● PAGE EXTRACT
---

Thursday, January 17, 2008

old testament


About 50 of us from Portland Mennonite ventured into "Bible in a Year" on Jan 1. I am already a miserable failure at reading every day but I have managed to keep the pace (about 3 chapters a day so far).

It's been great rereading the Hebrew Scriptures. Since we are part of a denomination intensely focused on the NT, I don't hear as much of the rough and tumble as I used to. I am also noticing that the lectionary can pull punches with what it casts in our path day to day and week to week. Reading two chapters a day front to back is gritty and, frankly, disturbing.

This has also been a great reminder of why I loved OT in college. At one point in time, before I learned of language requirements like Akkadian and Syro-Phoenecian, I actually wanted to be a Hebrew scholar. I still love the Hebrew language which has always seemed as gritty and obscure as the stories written in its tongue. Here are the lessons anew from this round (still in Genesis).

Lesson 1- the ancient Hebrews are completely messed up. It's quite shocking. Generation after generation they are taking multiple wives, murdering, tricking their brothers, running away, laughing at God, lying to kings, disobeying, disobeying, disobeying. And those aren't the Canaanites; those are the Hebrews. As I am reading this again and in such high volume I can truly say that as God's people, these folks in the Bible are unrecognizable!

Lesson 2 - God is always faithful. In spite of how ridiculous the Hebrews are, God returns again and again. I know that's something people say all the time and is starting to be an evangelical cliche, but seriously. There is very little to like or admire about these people. Yet God is dragging them out of burning cities, intervening when they lie to several pharaohs over several generations, blessing them when they scheme and cheat, opening their wombs even though they are snobs to their sisters.

Lesson 3 - I'm a lot less comfortable with OT sketchiness. Like Lot offering up his ENGAGED virgin daughters to a rabid mob of homosexual men. Or Jacob being blessed for tricking Laban out of his flocks and Esau's blessing. Or Leah and Rachel essentially making Jacob a prostitute for the highest mandrake bidder. In some ways I'm glad to not be in an environment where a prof tries to smooth over these rough edges with a pithy one liner. I'd rather take a little time to let this sit.

It's great to be intensely back in the Bible and in community with our church. I never thought I would again see the day when my roommate (now husband) and I sat up for hours trying to figure out why the heck Jesus got baptized....

2 comments:

Mark said...

Sounds wonderful. How slowly are you reading each chapter? I adore the rich nuance of phrases...what translation are you using (posh, I imagine Melissa Florer-Bixler is reading in Hebrew!!)? Have you read any of Everett Fox's translation?

melissajacob said...

hi there. I could probably get through the torah okay, but i don't have the time or brain energy for prophets or writings. and my aramaic is feeling pretty rusty.

NRSV, about 3 chapters a night. so far so good!

i haven't heard of fox's translation but i will look it up!

---

● DATASET EXTRACT
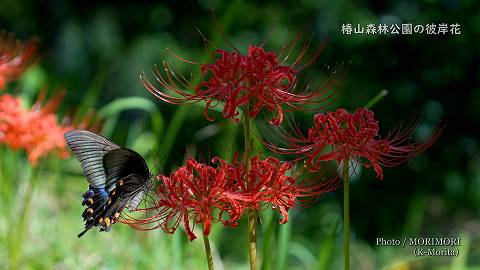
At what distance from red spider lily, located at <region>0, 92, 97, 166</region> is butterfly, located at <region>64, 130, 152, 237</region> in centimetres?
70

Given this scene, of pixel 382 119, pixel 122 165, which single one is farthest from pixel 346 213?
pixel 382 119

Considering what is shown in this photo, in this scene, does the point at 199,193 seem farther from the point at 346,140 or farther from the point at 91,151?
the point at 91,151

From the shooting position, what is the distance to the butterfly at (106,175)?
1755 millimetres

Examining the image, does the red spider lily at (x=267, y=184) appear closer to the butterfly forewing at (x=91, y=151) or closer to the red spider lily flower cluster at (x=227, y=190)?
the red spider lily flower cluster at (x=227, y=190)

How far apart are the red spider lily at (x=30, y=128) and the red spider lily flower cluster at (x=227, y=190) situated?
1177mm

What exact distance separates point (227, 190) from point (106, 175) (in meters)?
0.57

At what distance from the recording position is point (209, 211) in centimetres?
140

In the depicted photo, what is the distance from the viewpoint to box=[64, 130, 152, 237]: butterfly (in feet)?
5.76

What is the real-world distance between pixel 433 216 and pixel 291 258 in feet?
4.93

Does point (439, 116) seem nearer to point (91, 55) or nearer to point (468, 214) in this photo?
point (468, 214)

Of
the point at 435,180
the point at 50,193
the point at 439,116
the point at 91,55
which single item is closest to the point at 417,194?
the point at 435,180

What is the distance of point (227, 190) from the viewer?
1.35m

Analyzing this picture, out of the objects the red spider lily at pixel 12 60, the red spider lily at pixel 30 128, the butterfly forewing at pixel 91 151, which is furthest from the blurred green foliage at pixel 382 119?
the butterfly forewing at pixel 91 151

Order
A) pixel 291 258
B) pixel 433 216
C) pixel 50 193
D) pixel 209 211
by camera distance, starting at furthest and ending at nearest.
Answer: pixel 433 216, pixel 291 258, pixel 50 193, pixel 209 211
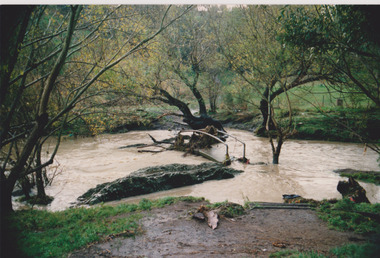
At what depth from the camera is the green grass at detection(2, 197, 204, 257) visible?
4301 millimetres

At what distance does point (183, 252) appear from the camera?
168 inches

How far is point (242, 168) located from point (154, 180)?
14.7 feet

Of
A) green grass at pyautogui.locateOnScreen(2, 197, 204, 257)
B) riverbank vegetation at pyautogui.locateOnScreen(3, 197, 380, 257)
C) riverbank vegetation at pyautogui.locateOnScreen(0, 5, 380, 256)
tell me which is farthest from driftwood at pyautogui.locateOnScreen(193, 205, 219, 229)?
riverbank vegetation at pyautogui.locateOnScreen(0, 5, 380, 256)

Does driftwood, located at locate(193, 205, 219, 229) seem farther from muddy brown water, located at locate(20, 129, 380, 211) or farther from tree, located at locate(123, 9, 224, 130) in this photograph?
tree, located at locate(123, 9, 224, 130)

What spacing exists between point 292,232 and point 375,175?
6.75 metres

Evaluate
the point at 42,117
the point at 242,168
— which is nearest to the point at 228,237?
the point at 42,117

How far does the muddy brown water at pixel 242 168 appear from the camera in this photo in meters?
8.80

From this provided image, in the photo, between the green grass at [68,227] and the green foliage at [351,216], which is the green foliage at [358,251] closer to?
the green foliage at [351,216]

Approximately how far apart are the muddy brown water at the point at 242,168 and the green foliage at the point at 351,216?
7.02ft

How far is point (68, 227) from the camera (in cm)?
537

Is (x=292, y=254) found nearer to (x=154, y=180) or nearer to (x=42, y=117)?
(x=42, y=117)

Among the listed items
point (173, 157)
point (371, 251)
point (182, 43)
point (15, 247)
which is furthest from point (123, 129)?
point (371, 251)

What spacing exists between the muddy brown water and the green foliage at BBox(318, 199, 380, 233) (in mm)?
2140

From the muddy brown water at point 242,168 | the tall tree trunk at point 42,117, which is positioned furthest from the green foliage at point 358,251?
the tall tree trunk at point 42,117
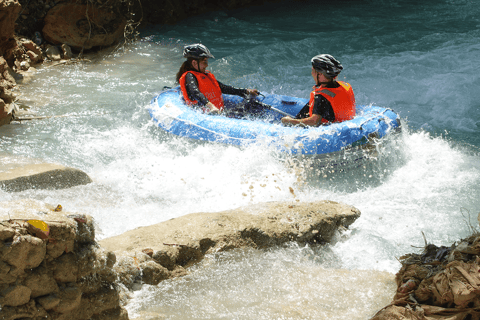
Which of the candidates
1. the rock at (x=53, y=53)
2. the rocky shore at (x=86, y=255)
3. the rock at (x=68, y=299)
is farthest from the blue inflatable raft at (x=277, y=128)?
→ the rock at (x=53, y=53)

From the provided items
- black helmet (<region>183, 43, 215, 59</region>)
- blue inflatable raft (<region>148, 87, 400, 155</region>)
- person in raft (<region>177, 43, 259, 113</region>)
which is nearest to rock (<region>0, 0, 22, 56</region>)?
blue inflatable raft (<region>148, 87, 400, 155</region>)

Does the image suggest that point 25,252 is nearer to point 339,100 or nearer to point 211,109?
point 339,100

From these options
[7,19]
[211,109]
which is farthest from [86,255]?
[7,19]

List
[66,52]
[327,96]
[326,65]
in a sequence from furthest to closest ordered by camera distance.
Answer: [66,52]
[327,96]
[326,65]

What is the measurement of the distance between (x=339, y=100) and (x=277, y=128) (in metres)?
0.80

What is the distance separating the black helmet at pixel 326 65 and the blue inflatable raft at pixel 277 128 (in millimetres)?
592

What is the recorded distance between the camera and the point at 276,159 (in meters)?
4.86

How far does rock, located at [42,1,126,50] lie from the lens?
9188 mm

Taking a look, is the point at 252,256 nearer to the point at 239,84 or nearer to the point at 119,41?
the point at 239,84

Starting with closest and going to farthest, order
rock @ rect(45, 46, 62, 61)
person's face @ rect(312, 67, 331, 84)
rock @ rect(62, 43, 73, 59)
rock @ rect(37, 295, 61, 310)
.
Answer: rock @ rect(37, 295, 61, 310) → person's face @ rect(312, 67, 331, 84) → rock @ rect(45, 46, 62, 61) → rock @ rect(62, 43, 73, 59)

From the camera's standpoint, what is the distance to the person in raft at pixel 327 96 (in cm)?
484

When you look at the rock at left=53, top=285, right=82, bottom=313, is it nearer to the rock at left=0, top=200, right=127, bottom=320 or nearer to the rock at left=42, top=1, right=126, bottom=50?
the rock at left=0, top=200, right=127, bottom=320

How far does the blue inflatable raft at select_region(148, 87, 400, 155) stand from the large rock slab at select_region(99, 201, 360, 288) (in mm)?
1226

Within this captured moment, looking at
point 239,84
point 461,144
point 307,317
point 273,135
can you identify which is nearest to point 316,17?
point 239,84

---

● PROBLEM STATEMENT
Transcribe the passage of the blog post on rereading the Old Testament starting at "About 50 of" and ending at "day so far).".

● EXPECTED OUTPUT
About 50 of us from Portland Mennonite ventured into "Bible in a Year" on Jan 1. I am already a miserable failure at reading every day but I have managed to keep the pace (about 3 chapters a day so far).